Vector vs raster graphics
Vector graphics store information about how particular graphics objects are drawn. This information includes position, line width, fill colour etc. Vector graphics formats also allow inclusion of raster graphics objects.
Raster graphics, such as photos, store a grid of pixels (picture elements) with value/s for each pixel. For photos, this value will typically be a colour value in RGB format.
If you are not sure whether something is a vector or a raster the easiest way to check is to zoom in. Vector graphics scale so that they always look smooth, no matter how far you zoom in. Raster graphics become blocky (or sometimes blurry depending on the rendering method) when you zoom in. See the picture below or open up the PDF and zoom in to see the difference.
Vector graphics
These are some of the commonly used vector formats: .ps, .eps, .pdf, and .svg. A lot of software packages export to vector formats. One thing to be wary of is that being in this format does not necessarily mean the artwork is vector. Vector formats also support inclusion of raster graphics. One common example is scanning to PDF format. A scan to PDF will produce a raster stored in a PDF (vector) document.

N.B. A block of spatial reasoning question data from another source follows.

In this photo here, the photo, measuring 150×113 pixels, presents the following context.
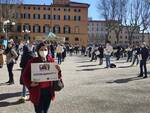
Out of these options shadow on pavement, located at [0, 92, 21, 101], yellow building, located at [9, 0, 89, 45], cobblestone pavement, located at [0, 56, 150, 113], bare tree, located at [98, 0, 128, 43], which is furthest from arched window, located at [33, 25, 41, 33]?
shadow on pavement, located at [0, 92, 21, 101]

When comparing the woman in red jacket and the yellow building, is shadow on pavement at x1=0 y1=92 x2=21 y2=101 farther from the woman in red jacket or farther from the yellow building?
the yellow building

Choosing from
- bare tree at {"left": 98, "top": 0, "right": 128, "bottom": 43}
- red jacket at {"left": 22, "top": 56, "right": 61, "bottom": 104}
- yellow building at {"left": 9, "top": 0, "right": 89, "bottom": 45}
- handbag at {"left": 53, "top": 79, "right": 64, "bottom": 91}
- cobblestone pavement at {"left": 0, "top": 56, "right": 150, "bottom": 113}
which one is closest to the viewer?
red jacket at {"left": 22, "top": 56, "right": 61, "bottom": 104}

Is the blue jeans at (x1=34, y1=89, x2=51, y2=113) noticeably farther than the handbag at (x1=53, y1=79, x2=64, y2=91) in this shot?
No

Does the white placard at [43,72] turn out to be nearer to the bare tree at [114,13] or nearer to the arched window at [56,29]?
the bare tree at [114,13]

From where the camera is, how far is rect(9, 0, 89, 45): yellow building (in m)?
134

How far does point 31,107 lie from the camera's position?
1220cm

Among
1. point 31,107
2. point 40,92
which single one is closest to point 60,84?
point 40,92

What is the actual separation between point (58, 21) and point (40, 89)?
128 meters

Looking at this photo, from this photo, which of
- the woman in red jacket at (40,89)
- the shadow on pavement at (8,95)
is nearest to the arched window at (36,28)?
the shadow on pavement at (8,95)

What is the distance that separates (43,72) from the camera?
849cm

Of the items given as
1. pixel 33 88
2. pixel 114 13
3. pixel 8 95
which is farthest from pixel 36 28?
pixel 33 88

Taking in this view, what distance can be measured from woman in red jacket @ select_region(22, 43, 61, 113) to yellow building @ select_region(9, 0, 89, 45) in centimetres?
12492

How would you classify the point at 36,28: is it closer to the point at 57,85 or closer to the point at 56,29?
Result: the point at 56,29

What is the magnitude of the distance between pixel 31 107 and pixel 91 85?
604cm
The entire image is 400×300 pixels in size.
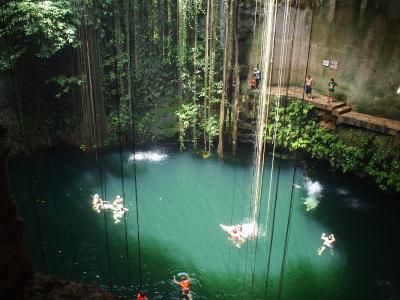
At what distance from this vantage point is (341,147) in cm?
1041

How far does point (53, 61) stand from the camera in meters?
10.9

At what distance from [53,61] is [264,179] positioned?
6.50 meters

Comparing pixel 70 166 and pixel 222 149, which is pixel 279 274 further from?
pixel 70 166

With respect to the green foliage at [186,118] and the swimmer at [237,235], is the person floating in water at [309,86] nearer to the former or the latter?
the green foliage at [186,118]

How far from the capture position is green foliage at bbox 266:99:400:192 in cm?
951

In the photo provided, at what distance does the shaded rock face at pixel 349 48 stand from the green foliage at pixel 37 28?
16.7ft

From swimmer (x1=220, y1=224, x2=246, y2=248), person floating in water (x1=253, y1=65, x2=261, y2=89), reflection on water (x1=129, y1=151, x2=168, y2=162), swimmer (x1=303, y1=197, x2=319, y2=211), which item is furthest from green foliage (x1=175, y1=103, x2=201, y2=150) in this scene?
swimmer (x1=220, y1=224, x2=246, y2=248)

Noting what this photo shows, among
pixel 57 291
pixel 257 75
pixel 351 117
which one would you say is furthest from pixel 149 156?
pixel 57 291

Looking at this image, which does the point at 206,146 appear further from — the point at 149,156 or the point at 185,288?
the point at 185,288

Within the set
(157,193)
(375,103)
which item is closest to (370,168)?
(375,103)

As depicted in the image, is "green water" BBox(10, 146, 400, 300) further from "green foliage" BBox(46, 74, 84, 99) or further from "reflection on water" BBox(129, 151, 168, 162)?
"green foliage" BBox(46, 74, 84, 99)

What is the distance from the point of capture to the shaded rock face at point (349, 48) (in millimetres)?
9953

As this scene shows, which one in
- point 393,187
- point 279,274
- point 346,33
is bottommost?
point 279,274

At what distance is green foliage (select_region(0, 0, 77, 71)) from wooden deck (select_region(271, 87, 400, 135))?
625 cm
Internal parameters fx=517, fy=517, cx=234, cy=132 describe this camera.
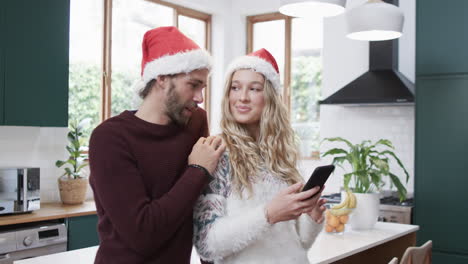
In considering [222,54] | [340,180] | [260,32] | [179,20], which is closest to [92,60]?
[179,20]

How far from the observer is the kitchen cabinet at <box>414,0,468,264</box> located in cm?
393

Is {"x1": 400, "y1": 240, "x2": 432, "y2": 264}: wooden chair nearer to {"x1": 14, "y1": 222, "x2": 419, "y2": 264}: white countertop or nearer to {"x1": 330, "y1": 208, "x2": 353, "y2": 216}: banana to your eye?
{"x1": 14, "y1": 222, "x2": 419, "y2": 264}: white countertop

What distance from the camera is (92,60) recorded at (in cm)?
505

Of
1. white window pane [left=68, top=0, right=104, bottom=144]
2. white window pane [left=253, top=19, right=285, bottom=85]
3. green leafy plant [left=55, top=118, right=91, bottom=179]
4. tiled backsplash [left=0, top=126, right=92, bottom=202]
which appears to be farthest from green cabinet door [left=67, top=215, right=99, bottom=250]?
white window pane [left=253, top=19, right=285, bottom=85]

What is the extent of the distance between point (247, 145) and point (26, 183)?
2459mm

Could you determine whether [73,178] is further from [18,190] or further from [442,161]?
[442,161]

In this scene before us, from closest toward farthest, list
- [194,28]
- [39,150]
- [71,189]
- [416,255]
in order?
[416,255], [71,189], [39,150], [194,28]

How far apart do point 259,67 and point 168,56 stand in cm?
42

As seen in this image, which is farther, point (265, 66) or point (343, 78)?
point (343, 78)

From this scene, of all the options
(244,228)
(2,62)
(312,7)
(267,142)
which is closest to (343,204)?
(312,7)

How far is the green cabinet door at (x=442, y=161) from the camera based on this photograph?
12.9ft

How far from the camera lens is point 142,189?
4.73 feet

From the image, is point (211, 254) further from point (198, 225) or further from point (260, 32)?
point (260, 32)

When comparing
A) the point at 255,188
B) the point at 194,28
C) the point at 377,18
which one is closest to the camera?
the point at 255,188
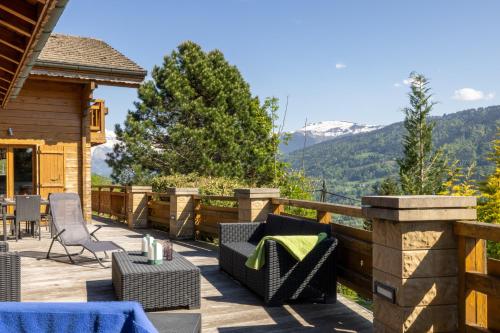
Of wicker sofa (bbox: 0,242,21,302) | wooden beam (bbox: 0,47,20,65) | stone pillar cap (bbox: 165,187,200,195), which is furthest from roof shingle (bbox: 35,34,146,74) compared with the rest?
wicker sofa (bbox: 0,242,21,302)

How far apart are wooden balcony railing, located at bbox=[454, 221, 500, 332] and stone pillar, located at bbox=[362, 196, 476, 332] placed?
0.05m

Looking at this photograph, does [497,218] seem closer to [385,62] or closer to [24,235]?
[24,235]

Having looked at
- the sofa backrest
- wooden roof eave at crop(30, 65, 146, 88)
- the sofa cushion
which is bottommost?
the sofa cushion

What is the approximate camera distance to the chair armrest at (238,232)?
5.67 meters

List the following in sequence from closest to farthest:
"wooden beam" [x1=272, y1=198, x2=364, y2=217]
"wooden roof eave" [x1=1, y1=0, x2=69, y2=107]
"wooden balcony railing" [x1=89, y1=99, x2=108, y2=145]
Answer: "wooden beam" [x1=272, y1=198, x2=364, y2=217]
"wooden roof eave" [x1=1, y1=0, x2=69, y2=107]
"wooden balcony railing" [x1=89, y1=99, x2=108, y2=145]

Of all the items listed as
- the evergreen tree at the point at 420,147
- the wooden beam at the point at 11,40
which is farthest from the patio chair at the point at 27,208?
the evergreen tree at the point at 420,147

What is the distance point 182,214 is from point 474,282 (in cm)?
657

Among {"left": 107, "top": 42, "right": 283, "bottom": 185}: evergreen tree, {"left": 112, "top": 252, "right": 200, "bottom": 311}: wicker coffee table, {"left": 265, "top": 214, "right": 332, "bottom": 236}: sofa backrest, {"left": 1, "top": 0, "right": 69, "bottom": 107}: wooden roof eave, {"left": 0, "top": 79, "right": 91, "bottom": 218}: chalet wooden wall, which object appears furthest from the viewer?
{"left": 107, "top": 42, "right": 283, "bottom": 185}: evergreen tree

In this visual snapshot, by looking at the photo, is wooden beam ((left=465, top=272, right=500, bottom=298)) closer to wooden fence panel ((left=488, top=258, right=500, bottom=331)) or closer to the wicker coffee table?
wooden fence panel ((left=488, top=258, right=500, bottom=331))

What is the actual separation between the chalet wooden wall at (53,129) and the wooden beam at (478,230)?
10125 mm

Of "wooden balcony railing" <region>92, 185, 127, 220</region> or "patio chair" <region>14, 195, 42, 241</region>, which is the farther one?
"wooden balcony railing" <region>92, 185, 127, 220</region>

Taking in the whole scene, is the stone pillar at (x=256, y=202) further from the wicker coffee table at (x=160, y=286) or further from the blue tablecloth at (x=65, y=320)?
the blue tablecloth at (x=65, y=320)

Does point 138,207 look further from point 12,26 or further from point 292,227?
point 292,227

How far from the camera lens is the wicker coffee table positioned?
4.04 metres
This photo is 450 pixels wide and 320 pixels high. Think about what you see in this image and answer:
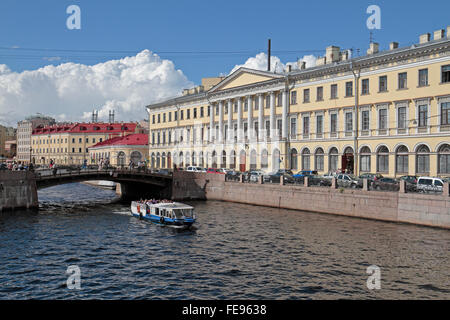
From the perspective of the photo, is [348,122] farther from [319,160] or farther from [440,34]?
[440,34]

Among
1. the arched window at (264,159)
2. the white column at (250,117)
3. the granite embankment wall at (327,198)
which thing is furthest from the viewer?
the white column at (250,117)

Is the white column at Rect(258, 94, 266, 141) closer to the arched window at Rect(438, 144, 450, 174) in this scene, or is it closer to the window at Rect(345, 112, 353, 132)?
the window at Rect(345, 112, 353, 132)

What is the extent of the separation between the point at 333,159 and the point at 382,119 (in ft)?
20.7

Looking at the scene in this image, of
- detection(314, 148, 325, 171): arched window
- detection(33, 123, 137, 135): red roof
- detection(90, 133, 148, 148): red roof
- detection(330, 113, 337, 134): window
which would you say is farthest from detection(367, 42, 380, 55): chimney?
detection(33, 123, 137, 135): red roof

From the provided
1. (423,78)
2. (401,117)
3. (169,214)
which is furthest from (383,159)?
(169,214)

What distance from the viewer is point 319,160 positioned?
46.1 meters

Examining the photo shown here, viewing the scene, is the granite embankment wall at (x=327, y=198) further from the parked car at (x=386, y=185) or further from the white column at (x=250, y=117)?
the white column at (x=250, y=117)

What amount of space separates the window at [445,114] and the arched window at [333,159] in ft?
34.8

1.1 What does a vector file look like?
The easiest vector format to make sense of (read) is .SVG format which stands for scalable vector graphics. SVG is an extensible mark-up language format (.xml), as is HTML.
Here is the SVG markup used to produce the image below:
<?xml version="1.0" standalone="no"?> <!DOCTYPE svg PUBLIC "-//W3C//DTD SVG 1.1//EN" "http://www.w3.org/Graphics/SVG/1.1/DTD/svg11.dtd"> <svg width="100%" height="100%" version="1.1" xmlns="http://www.w3.org/2000/svg"><polygon points="220,100 300,210 170,250" style="fill:#cccccc; stroke:#000000;stroke-width:1"/> </svg>
TRY THIS: Copy and paste this markup into a proper text editor (e.g. notepad++, textwrangler). Makes some modifications and save as “somefilename.svg” Open the svg to see what happened to it.
Raster graphics
Here are some commonly used raster graphics formats used in illustrations: .tiff, .gif, .png, .jpg. These formats differ in the type of information they can store and the method used to reduce the file size (compression).
What is stored in a raster file?
Each pixel in a typical image format stores information about the level of Red, Green and Blue or a single greyscale channel. The standard format for this is 24bit (3 bytes) which allows for 256 different levels for each of these colours with 0 representing none of that colour and 255 representing full colour. Using this format, it is possible to represent 256 x 256 x 256 = 16.7 million possible shades for each pixel. Sometimes the Hex shorthand is used to represent a colour: e.g. #1212ff. Hexadecimal uses the letters a-f to represent the numbers 10-16 (16*16=256).
Try this: Think about which colour each of these represents:
- R=20, g=20 b=20
- R=0, g=0, b=255
- R=255, g=255, b=255
Transparency (Alpha channel)
Another channel that may be stored in pixels is transparency. This is often called the alpha channel. Some raster formats (e.g. PNG-24bit and .tiff) support alpha the same as the other colours. E.g. 256 levels of alpha for each pixel. Other formats such as GIF support only 2 levels of alpha (on/off) for each pixel. Other formats don’t support alpha channel (e.g. JPEG)
Transparency can be used to create objects that appear to be shapes other than rectangles etc. as in the example below.
TRY THIS: Download the image above and view it in a vector graphics package with some different coloured backgrounds to observe the transparency.
File types and compression
If we need 3 bytes for each pixel and we have an image that is 3000 x 4000 (the dimensions of a typical photo captured on a camera) we would require 36,000,000 bytes in total! Most image formats support some kind of compression to reduce this size. There are two major types of compression: lossy and lossless. Compression is one of the major considerations when choosing which image format to use.